By Sharda Tickoo, Country Manager for India & SAARC, Trend Micro
Artificial intelligence promises efficiency and protection, but it brings new vulnerabilities. As AI systems become ubiquitous across organisations, they’re increasingly targeted by threat actors who exploit the same capabilities designed to defend us.
Numbers tell a darker story. 93% of security leaders are now preparing for daily AI onslaughts in 2025. The threat landscape has shifted from human adversaries probing for weaknesses to autonomous systems that learn, adapt, and strike at machine speed. Traditional cybersecurity operated like a chess match. It was strategic, deliberate, with time to think between moves. Today’s reality resembles speed chess against an opponent who sees a thousand moves ahead and never misses.
Trend Micro’s recent research has revealed five critical vulnerabilities that are already rewriting the rules of engagement, from elite hacking contests to exposed production servers and underground criminal markets.
1. Hijacking intelligence through hidden commands
Imagine a trusted advisor following instructions you can’t see. This is prompt injection. Attackers embed malicious directives within content that AI processes, invisible to human oversight. The Link Trap technique exemplifies the impact of the threat. Attackers manipulate GenAI models into crafting responses with malicious URLs masked as innocuous reference links. Just one click, and your data flows silently to adversary-controlled servers. More sophisticated variants leverage Unicode characters that remain imperceptible in user interfaces, creating what amounts to invisible ink for the digital age. These attacks subvert trust itself, transforming AI assistants from productivity tools into unwitting accomplices in data exfiltration.

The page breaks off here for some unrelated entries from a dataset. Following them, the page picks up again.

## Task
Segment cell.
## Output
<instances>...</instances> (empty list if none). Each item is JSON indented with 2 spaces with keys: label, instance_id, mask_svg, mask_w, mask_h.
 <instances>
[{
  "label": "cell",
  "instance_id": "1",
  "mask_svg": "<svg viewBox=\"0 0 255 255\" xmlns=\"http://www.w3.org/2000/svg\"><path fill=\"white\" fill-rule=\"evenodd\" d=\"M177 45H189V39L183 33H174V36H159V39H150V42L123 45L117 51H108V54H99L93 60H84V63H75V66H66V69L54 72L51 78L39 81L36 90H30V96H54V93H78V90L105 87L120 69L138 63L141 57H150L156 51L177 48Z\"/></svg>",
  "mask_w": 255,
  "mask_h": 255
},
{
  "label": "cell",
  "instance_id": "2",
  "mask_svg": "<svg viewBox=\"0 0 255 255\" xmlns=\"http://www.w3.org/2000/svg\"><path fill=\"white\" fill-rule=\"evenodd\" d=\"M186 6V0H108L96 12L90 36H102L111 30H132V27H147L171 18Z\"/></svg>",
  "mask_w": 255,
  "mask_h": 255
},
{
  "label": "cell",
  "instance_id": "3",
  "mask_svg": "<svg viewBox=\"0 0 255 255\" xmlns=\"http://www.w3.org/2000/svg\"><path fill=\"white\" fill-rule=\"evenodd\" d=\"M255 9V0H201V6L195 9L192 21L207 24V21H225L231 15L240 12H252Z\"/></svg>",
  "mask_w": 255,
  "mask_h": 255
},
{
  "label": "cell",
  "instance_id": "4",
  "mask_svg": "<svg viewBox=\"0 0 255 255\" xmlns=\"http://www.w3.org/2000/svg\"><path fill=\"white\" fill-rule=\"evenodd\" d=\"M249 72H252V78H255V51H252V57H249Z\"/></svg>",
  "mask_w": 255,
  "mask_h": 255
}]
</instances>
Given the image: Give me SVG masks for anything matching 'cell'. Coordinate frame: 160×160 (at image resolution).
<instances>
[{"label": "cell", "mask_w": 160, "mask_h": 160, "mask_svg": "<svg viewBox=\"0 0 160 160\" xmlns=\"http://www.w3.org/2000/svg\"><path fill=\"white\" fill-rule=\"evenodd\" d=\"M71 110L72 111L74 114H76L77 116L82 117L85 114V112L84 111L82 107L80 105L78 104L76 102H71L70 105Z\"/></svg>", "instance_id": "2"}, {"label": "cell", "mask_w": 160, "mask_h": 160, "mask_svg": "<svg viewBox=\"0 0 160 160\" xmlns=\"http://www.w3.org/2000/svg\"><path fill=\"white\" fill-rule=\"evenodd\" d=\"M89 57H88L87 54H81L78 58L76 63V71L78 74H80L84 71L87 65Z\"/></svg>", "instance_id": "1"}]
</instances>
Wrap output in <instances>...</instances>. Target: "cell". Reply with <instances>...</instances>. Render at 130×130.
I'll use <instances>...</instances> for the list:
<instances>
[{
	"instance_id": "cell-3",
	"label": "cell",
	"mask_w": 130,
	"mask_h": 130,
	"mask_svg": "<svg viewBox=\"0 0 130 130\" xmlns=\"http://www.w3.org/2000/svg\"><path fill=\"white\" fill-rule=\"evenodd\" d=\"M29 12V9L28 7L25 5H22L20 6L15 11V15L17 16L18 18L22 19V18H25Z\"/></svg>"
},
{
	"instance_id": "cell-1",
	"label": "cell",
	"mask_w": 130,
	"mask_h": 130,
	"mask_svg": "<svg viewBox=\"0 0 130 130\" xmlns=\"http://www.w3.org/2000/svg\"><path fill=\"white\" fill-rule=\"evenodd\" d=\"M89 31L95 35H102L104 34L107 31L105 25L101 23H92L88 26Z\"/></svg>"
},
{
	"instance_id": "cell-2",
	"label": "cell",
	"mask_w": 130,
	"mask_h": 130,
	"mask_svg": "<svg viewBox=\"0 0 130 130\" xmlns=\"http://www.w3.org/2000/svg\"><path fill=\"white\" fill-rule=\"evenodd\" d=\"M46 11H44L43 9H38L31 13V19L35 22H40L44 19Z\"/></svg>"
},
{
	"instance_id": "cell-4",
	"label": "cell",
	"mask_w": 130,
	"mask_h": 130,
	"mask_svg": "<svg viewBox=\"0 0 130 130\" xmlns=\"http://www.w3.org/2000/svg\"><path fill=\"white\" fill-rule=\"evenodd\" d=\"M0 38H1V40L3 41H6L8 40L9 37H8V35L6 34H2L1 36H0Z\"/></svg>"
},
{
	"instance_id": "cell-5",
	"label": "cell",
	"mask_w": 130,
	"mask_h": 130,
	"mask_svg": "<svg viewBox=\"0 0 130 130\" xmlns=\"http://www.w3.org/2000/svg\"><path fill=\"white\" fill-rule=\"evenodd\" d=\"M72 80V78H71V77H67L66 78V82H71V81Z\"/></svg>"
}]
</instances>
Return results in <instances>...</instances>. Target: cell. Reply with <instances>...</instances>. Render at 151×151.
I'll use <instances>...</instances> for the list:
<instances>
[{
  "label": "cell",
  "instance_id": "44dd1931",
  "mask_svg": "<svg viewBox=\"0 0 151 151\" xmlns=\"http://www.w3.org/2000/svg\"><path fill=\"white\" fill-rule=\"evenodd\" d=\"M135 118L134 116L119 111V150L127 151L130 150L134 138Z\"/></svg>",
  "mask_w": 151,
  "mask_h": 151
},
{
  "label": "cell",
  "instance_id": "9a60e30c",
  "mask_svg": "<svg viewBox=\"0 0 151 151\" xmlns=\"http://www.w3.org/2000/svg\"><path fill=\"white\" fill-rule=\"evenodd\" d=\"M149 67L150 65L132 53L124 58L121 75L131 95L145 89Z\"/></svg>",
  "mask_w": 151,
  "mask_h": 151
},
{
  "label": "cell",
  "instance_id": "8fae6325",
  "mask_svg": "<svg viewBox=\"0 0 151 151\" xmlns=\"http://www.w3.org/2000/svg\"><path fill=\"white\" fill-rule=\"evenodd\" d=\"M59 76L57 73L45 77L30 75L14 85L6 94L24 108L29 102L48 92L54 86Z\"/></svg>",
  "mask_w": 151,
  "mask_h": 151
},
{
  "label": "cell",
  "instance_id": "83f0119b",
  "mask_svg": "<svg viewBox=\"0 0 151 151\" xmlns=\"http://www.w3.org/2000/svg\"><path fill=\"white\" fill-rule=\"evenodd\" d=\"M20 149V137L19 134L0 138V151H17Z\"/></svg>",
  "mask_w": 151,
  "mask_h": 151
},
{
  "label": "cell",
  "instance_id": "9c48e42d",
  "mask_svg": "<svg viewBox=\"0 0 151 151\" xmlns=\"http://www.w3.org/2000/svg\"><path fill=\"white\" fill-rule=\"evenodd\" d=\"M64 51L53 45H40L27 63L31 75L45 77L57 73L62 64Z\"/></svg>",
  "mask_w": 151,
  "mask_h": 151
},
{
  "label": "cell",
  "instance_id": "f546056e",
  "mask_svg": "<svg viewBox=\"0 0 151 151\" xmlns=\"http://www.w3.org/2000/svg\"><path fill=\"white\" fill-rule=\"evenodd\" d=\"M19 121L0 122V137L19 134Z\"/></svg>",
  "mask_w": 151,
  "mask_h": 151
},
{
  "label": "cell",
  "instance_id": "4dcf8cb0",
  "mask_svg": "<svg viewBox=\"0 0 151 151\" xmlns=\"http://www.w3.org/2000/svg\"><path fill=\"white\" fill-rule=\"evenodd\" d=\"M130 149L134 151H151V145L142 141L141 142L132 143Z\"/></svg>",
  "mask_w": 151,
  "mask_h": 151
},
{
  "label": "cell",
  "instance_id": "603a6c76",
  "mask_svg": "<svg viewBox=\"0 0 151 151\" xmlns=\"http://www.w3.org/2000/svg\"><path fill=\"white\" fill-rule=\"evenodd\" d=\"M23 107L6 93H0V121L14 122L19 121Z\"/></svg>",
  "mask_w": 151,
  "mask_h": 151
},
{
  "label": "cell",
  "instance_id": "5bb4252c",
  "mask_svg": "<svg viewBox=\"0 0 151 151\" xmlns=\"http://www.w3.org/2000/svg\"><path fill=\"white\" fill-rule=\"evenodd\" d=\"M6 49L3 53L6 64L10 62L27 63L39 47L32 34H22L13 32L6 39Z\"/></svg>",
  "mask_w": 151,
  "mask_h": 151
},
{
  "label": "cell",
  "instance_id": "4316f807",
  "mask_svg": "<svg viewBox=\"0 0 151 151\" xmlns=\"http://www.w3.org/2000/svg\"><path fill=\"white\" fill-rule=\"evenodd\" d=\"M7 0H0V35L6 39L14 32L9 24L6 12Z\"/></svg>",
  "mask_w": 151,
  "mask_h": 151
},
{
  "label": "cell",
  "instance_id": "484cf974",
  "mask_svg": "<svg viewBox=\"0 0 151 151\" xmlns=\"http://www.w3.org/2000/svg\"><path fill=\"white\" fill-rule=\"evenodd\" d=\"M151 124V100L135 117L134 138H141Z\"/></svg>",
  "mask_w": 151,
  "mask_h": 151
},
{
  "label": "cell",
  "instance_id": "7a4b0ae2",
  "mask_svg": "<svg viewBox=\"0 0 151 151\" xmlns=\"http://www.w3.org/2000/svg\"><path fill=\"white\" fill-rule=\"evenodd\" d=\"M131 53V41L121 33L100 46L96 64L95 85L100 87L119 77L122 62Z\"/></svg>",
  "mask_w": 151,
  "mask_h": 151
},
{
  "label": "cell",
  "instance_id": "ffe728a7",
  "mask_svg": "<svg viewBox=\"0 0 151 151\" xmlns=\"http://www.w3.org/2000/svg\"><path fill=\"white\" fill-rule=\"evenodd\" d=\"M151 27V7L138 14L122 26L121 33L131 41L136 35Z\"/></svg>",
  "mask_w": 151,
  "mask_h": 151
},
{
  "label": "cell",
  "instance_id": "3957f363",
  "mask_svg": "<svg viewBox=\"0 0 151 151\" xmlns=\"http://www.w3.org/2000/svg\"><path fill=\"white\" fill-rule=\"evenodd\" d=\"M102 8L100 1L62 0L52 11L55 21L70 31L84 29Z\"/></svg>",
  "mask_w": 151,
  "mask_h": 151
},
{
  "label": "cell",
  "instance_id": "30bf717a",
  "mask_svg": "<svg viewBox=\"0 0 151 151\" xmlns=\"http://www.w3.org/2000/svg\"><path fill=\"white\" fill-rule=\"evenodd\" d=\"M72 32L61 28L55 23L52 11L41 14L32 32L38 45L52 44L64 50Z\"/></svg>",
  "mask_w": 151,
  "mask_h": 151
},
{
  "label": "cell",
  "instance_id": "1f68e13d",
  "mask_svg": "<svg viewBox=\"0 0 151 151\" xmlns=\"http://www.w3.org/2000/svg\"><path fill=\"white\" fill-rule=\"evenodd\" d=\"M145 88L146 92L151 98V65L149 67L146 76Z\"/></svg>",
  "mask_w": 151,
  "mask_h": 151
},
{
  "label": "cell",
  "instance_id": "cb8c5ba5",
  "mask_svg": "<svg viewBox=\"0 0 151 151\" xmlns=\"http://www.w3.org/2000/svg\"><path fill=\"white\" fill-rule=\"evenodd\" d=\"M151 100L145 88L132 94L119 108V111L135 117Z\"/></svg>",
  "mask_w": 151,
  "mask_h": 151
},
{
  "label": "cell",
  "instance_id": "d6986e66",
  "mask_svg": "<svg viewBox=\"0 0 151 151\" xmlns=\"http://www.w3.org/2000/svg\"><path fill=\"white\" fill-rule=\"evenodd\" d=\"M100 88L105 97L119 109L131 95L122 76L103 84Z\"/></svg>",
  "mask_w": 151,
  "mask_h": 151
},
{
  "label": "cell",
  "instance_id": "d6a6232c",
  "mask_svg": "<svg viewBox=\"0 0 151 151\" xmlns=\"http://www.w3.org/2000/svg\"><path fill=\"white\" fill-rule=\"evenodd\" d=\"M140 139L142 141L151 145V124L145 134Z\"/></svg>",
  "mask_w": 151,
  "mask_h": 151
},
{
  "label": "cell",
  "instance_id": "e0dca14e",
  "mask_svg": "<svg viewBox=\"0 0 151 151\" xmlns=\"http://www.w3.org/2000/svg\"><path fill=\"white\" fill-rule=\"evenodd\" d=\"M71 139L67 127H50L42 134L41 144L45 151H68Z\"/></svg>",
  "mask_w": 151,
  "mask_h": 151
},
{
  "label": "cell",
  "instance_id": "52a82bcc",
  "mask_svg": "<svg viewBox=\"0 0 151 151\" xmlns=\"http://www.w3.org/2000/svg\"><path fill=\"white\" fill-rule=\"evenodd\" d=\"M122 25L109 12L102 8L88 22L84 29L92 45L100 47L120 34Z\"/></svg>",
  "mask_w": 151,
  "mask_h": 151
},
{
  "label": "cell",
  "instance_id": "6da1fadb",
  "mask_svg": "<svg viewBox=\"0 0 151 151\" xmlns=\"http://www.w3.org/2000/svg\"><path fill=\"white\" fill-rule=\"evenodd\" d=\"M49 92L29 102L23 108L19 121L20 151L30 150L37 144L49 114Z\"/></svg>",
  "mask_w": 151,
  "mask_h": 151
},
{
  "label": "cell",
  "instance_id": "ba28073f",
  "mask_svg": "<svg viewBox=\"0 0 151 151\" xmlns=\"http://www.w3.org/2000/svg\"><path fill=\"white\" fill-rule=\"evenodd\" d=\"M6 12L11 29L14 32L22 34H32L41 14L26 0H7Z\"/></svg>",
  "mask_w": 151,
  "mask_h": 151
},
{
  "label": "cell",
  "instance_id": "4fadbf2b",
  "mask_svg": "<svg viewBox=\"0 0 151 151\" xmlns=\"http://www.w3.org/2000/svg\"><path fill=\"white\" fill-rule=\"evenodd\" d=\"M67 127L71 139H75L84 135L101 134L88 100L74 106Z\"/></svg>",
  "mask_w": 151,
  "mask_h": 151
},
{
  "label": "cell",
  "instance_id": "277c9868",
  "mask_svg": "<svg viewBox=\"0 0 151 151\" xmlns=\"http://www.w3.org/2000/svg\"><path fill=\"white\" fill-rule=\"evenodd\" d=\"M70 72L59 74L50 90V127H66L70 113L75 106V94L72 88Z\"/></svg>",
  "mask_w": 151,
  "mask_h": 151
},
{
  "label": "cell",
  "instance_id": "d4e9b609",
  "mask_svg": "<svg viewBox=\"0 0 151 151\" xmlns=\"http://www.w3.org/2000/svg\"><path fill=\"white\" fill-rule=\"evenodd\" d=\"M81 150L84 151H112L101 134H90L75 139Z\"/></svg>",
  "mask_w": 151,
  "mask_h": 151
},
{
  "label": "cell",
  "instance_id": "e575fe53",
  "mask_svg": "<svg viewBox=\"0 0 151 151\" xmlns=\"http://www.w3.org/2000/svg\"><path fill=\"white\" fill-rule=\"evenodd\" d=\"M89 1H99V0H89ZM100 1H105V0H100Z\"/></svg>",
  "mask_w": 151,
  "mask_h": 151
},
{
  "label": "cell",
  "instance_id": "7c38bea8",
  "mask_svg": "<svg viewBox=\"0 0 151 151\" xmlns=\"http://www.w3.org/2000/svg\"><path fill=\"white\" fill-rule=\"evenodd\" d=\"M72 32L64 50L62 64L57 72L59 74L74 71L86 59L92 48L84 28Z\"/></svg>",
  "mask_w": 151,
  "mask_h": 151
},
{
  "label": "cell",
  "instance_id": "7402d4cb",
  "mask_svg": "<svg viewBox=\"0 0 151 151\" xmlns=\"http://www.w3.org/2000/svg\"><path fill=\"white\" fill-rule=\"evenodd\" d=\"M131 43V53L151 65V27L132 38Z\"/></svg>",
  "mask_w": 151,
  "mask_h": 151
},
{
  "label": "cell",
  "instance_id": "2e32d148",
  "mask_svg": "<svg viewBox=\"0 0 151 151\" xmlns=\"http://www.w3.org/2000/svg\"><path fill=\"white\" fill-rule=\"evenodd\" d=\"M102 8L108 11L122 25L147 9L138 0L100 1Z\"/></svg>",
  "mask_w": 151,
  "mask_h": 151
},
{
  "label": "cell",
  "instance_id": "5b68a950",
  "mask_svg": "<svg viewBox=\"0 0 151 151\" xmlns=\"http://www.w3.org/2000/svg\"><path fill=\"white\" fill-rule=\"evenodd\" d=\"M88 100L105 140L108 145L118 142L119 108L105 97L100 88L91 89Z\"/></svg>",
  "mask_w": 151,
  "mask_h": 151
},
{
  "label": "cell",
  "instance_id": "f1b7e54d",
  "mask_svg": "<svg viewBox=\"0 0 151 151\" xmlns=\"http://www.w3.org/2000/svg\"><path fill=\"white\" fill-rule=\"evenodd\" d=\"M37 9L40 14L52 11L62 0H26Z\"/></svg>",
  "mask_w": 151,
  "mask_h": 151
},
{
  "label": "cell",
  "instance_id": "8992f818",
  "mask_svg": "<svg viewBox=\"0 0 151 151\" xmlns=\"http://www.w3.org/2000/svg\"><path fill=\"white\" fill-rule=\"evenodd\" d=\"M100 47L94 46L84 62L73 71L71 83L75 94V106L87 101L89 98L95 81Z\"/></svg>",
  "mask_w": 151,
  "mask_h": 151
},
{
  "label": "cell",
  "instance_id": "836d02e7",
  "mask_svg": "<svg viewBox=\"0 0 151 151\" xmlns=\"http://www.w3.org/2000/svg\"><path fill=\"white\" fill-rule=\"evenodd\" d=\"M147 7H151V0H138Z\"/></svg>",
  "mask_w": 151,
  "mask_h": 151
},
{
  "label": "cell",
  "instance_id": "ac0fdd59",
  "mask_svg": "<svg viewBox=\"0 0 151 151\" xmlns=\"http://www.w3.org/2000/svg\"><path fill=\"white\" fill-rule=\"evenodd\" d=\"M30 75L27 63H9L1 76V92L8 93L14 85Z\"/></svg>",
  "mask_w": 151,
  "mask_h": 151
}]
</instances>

2. Exposing AI’s chain of thought is a liability
DeepSeek-R1’s approach to transparency that prominently displayed its reasoning process, seemed like a milestone in trustworthy AI. Instead, it inadvertently provided adversaries with a roadmap to manipulation. When AI models reveal their internal logic, they hand attackers the blueprint for crafting precisely targeted prompts. This vulnerability crystallises a paradox at the heart of AI development, a feature that build user confidence can simultaneously architect pathways for compromise. As agentic AI systems grow more sophisticated, this tension between explainability and security will only intensify, demanding new frameworks that preserve transparency without weaponising it.
3. The Achilles’ heel hidden in dependencies
In complex AI infrastructure, security is only as strong as the weakest component. Third-party libraries, subsystems, and dependencies form an invisible web of potential compromise, components often considered “stable” and thus exempt from regular scrutiny. The solution demands vigilance that matches the complexity like comprehensive inventories, continuous assessment, and the recognition that maturity does not equal immunity.
4. When AI attacks itself
In the escalating arms race between AI-powered attacks and defences, deep fakes represent the great equaliser. 36% of consumers have encountered deepfake-based scams, a testament to how accessible sophisticated attack tools have become. Mainstream platforms now offer real-time video manipulation, multilingual voice cloning, and facial synthesis at marginal cost. Criminals are weaponising these capabilities to bypass electronic Know-Your-Customer systems protecting financial platforms. This is how AI versus AI looks. The battleground is identity itself, and traditional authentication paradigms built on “something you are” crumble when appearance becomes infinitely malleable.
5. Prompt leakage – stealing the system’s guidebook
More than a compromise in data, the Prompt Leakage (PLeak) exposes the very architecture of AI systems. By circumventing built-in security restrictions, PLeak divulges system prompts and fine-tuning details that constitute an AI’s operational blueprint. Once attackers possess these architectural insights, they can craft increasingly sophisticated, precisely targeted exploits. It is the difference between breaking into a building and stealing the building’s blueprints. The latter enables an entirely different class of threat.
The path forward is a security posture that learns as fast as the threats evolve
With AI systems gaining autonomy and evolving behaviour dynamically, conventional security models rooted in static perimeters are becoming obsolete. The threat environment moves at machine speed and the defence infrastructure must pace up or risk extinction.
Cybersecurity needs to cut across and should be embedded throughout the AI lifecycle rather than bolting it on after deployment. Comprehensive software inventories, continuous security assessments, rigorous output filtering, and persistent red teaming must become baseline practices. The organisations that thrive will be those that evolve as fast as their adversaries, treating security as a living, adaptive, intelligence-driven system.